Passage given:
Engineering firm COSM Advanced Manufacturing Systems has announced that it has begun working on the final development and build of a metal 3D printing system for NASA.
The company was selected back in 2017 to design an electron beam 3D printer to support NASA’s needs for in-space automated manufacturing and component repair. Funded by NASA’s Langley Research Center, COSM has been working tirelessly for over three years on its system, which is set to support a variety of space, lunar, and Martian missions, starting with the Artemis program.
Autonomous metal 3D printing in space
COSM’s 3D printer is DED-based, and uses an electron beam to melt spools of metal wire into large complex parts. The core printing technology itself was developed in collaboration with NASA Langley as part of the Electron Beam Free Form Fabrication (EBF3) program, with the present project acting as follow-on work. The company has revealed that it will be compatible with aerospace-critical metals such as titanium, Inconel, and aluminum.
Leveraging the company’s extensive experience in using charged particle beams for imaging and metrology applications in the semiconductor sector, the printer will feature real-time process monitoring, process control, and flaw detection capabilities. As such, NASA will be able to adjust its 3D printing parameters during the fabrication process from its space centers down on Earth.
Karen Taminger, senior materials research engineer and technical lead at NASA Langley, states, “We are excited by the prospect of adding COSM’s high precision electron beam capabilities into the EBF3 process to enhance in-space welding and additive manufacturing for future exploration missions. COSM’s experience enables integrated visualization and sensing in real time to control and inspect work being performed in remote areas.”
According to Richard Comunale, COSM’s founder and CEO, the final stretch in the machine’s development will result in the core system components being validated for launch and operation in transit, as well as on the Moon and Mars.

Data rows:
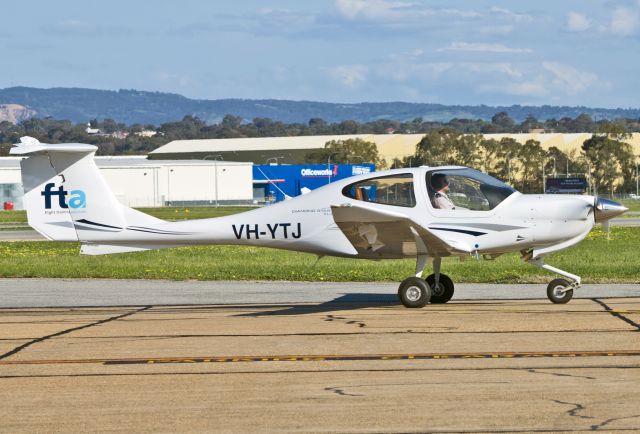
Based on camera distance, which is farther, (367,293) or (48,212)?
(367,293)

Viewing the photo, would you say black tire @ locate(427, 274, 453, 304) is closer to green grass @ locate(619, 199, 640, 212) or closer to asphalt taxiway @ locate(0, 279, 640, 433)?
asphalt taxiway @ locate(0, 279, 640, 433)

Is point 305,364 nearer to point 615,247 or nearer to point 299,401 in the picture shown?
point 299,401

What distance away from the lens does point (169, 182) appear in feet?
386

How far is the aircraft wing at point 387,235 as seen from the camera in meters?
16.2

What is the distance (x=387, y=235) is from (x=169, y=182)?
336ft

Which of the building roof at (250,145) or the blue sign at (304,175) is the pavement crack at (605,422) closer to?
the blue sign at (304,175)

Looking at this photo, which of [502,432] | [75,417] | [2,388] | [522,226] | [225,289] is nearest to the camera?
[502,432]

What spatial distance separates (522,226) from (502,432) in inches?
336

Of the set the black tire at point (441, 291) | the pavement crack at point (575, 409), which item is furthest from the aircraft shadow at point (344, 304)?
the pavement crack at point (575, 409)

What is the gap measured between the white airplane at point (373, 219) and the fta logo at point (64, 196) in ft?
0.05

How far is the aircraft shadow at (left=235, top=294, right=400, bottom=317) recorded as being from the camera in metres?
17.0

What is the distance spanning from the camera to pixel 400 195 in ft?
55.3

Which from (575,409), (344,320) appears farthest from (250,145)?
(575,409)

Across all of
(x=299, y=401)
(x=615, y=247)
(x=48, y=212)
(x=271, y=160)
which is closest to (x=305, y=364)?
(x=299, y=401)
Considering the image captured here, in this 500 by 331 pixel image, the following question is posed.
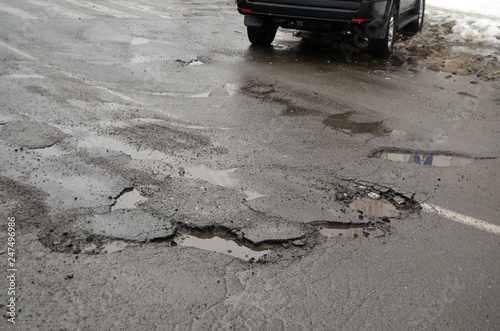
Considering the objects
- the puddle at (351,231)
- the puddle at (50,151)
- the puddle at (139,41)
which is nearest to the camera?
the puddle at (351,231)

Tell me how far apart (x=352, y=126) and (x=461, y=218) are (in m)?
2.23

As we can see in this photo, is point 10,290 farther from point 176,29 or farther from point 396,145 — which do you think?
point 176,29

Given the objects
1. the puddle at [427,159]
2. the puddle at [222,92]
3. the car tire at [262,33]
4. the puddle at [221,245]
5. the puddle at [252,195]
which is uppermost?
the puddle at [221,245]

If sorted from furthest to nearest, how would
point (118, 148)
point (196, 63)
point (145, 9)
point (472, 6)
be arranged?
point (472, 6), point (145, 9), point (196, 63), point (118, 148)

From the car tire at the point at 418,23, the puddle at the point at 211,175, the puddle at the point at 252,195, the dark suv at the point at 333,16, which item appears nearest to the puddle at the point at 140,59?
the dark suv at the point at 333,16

...

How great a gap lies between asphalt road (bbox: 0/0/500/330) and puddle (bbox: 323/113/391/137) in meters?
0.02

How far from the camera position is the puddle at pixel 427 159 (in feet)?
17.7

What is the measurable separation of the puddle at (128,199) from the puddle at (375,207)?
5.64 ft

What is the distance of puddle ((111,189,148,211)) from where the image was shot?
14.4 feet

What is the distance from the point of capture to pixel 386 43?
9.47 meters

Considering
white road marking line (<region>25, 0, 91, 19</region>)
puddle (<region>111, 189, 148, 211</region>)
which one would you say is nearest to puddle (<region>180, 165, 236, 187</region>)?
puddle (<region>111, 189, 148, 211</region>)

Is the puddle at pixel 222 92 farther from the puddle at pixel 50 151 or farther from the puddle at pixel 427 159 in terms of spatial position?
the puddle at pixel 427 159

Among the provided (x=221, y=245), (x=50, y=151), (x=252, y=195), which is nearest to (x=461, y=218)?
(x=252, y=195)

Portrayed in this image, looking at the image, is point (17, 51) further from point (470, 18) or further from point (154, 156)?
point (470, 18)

What you need to do:
1. Using the article on COSM's metal 3D printer for NASA, decide whether each statement agrees with it. Answer yes or no for each, and quote the exact words from the article that settle it.
(a) The printer melts spools of metal wire with an electron beam.
(b) NASA picked COSM for the project in 2019.
(c) NASA can change the printing settings only before a part starts printing.
2. From the records, copy out word for word the stretch from the line containing "How great a" through the line containing "9.47 meters".

The answers:
1.
(a) Yes: "uses an electron beam to melt spools of metal wire into large complex parts"
(b) No: "The company was selected back in 2017"
(c) No: "NASA will be able to adjust its 3D printing parameters during the fabrication process from its space centers down on Earth"

2.
How great a gap lies between asphalt road (bbox: 0/0/500/330) and puddle (bbox: 323/113/391/137) in meters?
0.02

How far from the camera position is the puddle at pixel 427 159 (in feet)?
17.7

What is the measurable separation of the puddle at (128,199) from the puddle at (375,207)?
5.64 ft

What is the distance of puddle ((111,189,148,211)) from where the image was shot?
14.4 feet

What is the distance from the point of capture to pixel 386 43?
9.47 meters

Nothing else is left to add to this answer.